Lynn Franco, the Conference Board’s Senior Director of Economic Indicators, said that “the intensification of COVID-19 and extreme volatility in the financial markets have increased uncertainty about the outlook for the economy and jobs. March’s decline in confidence is more in line with a severe contraction – rather than a temporary shock – and further declines are sure to follow.”

The reading of present situation reading fell to 167.7 from 169.3, while the expectations reading plunged to 88.2 from 108.1, suggesting that consumers do not see a clear end in sight for the virus impact.

Survey respondents were less optimistic about both business conditions and employment opportunities in March. The percentage of respondents describing business conditions as “bad” rose to 11.4% from 10.8% in February.

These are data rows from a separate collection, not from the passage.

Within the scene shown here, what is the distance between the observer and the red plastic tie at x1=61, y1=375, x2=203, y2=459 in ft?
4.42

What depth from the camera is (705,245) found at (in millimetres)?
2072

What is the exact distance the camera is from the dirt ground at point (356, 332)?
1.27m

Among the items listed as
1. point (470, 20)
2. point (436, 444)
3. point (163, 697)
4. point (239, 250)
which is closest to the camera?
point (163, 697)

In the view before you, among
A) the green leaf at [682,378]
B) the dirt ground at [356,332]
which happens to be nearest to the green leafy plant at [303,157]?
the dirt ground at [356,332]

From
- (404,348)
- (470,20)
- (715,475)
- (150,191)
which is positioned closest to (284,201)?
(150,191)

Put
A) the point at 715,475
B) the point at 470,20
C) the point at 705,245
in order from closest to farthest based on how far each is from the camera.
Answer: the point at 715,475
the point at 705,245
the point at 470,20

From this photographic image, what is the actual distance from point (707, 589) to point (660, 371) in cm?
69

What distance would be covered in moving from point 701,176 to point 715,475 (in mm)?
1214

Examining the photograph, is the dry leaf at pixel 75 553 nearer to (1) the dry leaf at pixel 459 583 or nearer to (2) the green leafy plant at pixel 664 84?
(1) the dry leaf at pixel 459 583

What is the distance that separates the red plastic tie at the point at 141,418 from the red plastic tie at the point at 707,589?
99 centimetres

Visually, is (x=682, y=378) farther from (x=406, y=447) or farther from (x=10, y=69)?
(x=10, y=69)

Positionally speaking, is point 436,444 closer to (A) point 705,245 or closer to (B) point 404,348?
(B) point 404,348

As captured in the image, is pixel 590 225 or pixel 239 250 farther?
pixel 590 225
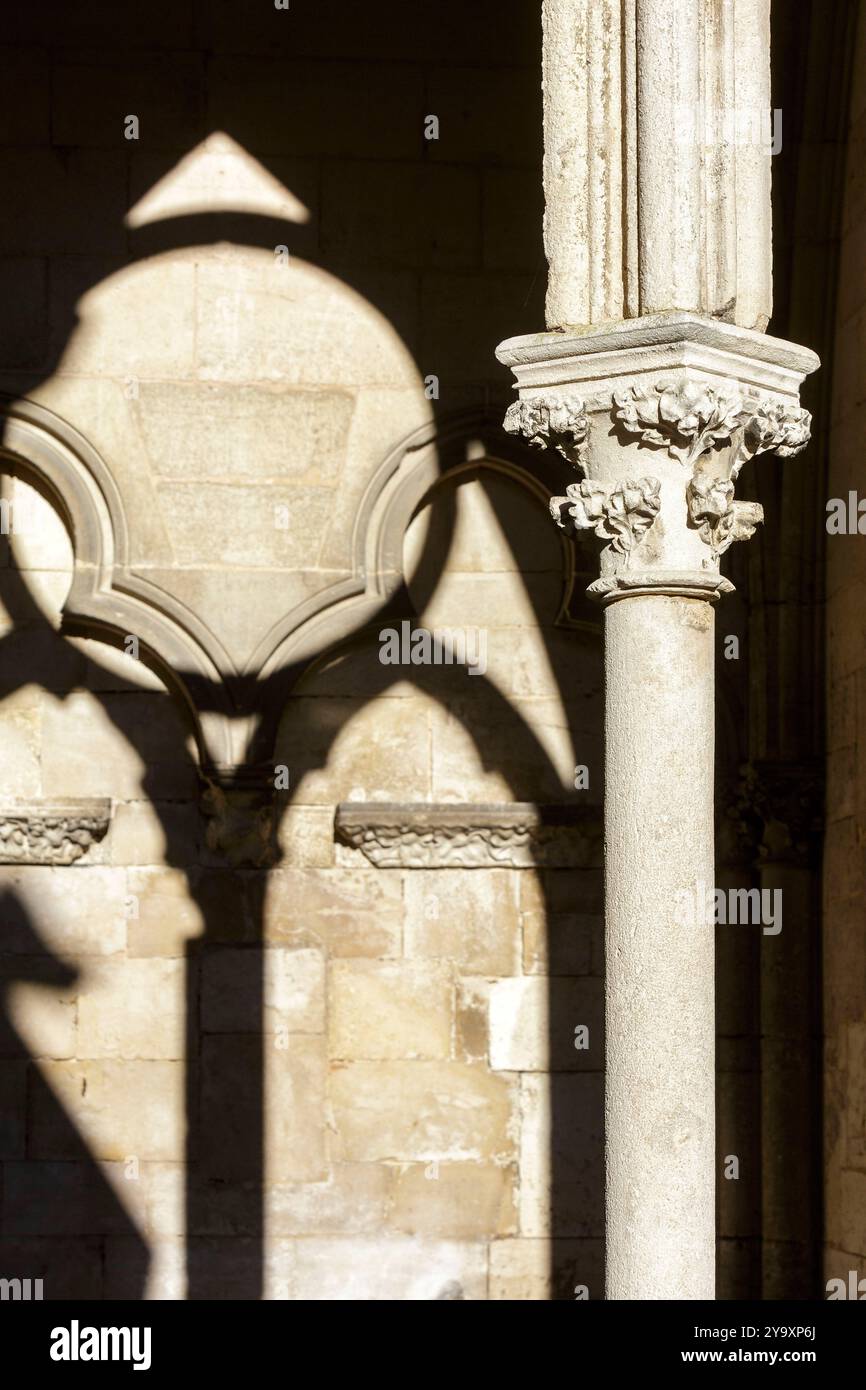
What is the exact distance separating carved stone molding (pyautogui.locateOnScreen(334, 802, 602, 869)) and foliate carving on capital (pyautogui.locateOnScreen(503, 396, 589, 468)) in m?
3.11

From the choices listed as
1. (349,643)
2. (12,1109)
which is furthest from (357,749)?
(12,1109)

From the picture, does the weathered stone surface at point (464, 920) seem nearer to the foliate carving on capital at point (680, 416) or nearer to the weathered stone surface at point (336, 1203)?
the weathered stone surface at point (336, 1203)

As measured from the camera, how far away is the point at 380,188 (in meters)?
9.60

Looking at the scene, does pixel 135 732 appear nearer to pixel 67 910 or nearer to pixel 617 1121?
pixel 67 910

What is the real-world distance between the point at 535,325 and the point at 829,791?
225 cm

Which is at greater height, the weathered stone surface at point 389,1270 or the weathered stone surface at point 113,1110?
the weathered stone surface at point 113,1110

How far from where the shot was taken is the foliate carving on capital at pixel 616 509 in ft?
20.5

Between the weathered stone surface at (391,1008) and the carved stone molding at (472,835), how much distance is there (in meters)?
0.43

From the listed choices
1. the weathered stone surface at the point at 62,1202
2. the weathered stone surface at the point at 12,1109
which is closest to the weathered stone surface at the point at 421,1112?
the weathered stone surface at the point at 62,1202

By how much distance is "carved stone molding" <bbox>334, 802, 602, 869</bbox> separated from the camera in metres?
9.31

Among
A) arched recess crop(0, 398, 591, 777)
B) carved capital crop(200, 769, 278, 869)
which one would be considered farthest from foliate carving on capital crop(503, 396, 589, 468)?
carved capital crop(200, 769, 278, 869)

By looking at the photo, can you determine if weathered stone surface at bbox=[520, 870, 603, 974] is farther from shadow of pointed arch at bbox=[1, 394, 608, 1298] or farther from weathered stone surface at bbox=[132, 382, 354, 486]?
weathered stone surface at bbox=[132, 382, 354, 486]

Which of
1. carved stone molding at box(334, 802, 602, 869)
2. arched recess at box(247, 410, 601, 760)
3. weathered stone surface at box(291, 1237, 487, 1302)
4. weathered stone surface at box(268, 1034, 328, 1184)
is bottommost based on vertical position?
weathered stone surface at box(291, 1237, 487, 1302)
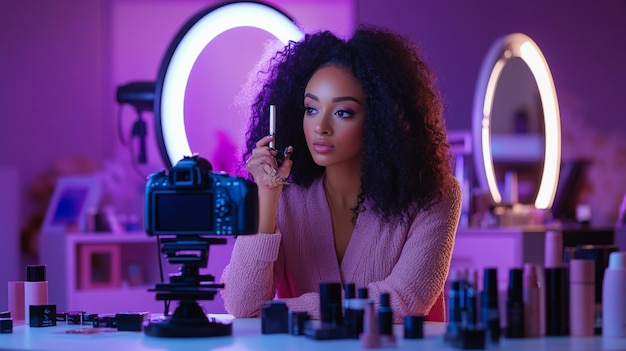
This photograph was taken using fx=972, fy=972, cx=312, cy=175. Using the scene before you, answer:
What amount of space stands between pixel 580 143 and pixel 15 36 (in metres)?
2.86

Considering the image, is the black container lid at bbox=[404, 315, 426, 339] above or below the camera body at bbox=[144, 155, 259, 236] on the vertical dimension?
below

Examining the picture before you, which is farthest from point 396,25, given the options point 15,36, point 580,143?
point 15,36

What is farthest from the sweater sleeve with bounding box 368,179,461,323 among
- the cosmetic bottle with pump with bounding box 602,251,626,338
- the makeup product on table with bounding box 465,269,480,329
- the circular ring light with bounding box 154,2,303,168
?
the circular ring light with bounding box 154,2,303,168

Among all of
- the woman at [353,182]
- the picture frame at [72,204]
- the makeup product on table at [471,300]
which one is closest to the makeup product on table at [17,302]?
the woman at [353,182]

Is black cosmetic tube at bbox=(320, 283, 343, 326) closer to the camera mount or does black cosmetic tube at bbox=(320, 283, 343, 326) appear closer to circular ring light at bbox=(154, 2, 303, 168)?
the camera mount

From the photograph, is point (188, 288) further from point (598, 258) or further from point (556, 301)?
A: point (598, 258)

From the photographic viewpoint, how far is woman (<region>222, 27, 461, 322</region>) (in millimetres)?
1942

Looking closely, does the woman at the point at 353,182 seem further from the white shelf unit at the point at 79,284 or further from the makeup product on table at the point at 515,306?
the white shelf unit at the point at 79,284

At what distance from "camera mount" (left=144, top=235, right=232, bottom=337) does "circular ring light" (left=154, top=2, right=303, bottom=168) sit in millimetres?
663

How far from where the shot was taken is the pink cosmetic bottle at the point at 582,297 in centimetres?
152

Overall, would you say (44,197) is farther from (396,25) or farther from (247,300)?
(247,300)

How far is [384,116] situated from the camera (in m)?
2.02

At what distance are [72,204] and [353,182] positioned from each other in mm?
2369

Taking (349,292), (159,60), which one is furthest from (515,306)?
(159,60)
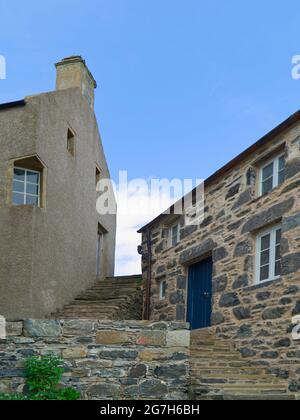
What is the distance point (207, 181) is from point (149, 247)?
3.93 m

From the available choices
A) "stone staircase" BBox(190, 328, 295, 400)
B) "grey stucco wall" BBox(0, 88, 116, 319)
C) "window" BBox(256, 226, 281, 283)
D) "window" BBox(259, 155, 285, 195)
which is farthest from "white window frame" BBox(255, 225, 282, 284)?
"grey stucco wall" BBox(0, 88, 116, 319)

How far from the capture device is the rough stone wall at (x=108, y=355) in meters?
8.84

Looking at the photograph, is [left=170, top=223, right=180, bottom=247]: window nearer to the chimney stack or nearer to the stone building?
the stone building

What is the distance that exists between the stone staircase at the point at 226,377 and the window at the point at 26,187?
15.9 feet

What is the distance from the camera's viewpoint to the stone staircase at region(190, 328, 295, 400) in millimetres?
9086

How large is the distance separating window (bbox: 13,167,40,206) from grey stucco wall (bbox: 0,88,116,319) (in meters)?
0.25

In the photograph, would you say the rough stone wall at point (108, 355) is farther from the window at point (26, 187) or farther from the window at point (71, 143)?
the window at point (71, 143)

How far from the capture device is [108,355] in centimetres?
909

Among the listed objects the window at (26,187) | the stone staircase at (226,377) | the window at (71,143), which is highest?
the window at (71,143)

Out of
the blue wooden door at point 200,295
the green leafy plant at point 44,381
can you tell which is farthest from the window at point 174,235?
the green leafy plant at point 44,381

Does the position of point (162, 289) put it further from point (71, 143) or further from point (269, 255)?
point (269, 255)

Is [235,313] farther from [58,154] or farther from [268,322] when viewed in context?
[58,154]

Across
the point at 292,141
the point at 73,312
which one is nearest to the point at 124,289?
the point at 73,312

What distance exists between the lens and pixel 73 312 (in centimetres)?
1359
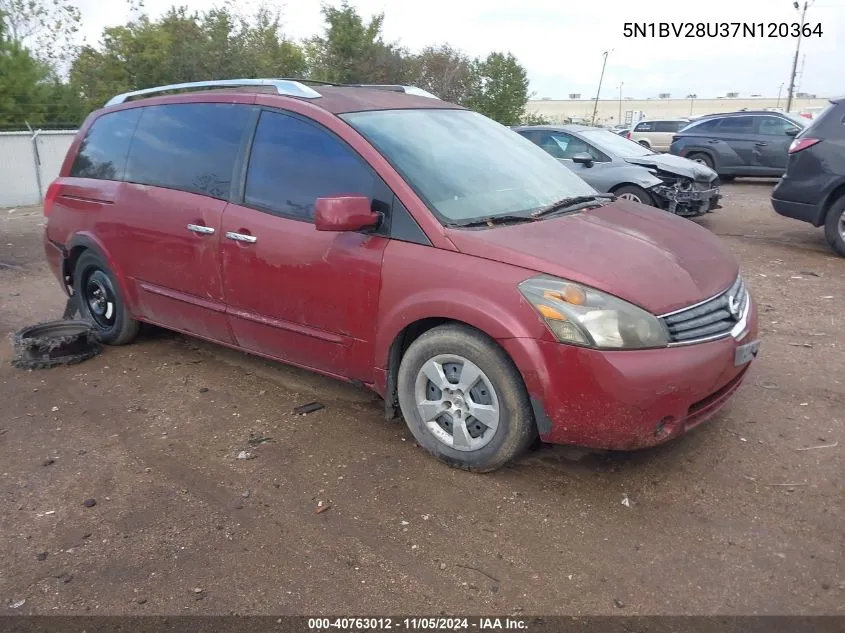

Respondents looking for business conditions to worsen over the next six months rose to 14.9% from 7.2% in February. 

Those reporting jobs were plentiful fell to 44.9% from 46.5%, while those reporting that they are “hard to get” was unchanged at 13.9%.

The gap between the two jobs measures, a closely watched indicator of employment conditions, fell to 31.0 in March from 32.6 in February, supporting forecasts that expect March payrolls will be roughly unchanged before a sharp April decline.

Respondents see the job market deteriorating further. Those expecting fewer jobs in the coming months rose to 17.1% from 12.0% in February.

In other economic data Tuesday:

The U.S. March Dallas Fed services index general business index plunged to a record low reading of -78.8 from +7.0 in February, echoing declines in other regional services data. There were sharp declines in all of the components and the six-month outlook fell to -50.4 from 12.0. As with Monday’s manufacturing index, the Dallas Fed said respondents see considerable uncertainty and negative effects going forward from the virus. The regional data support forecasts for a decline in the national nonmanufacturing ISM data to be released on Friday

The U.S. January Case-Shiller seasonally adjusted 20-city home price index was up 0.3% (+0.4% expected, +3.1% NSA y/y), preceding the COVID-19 epidemic.

The U.S. March Chicago PMI fell slightly to 47.8 (40.0 expected) from 49.0 in February, the final regional data released before Wednesday’s national ISM data. The national index is expected to decline to 43.5 from 50.1 in February, indicating outright contraction. Nearly all of the regional data declined in the month, with the exception of a modest gain in the Richmond Index.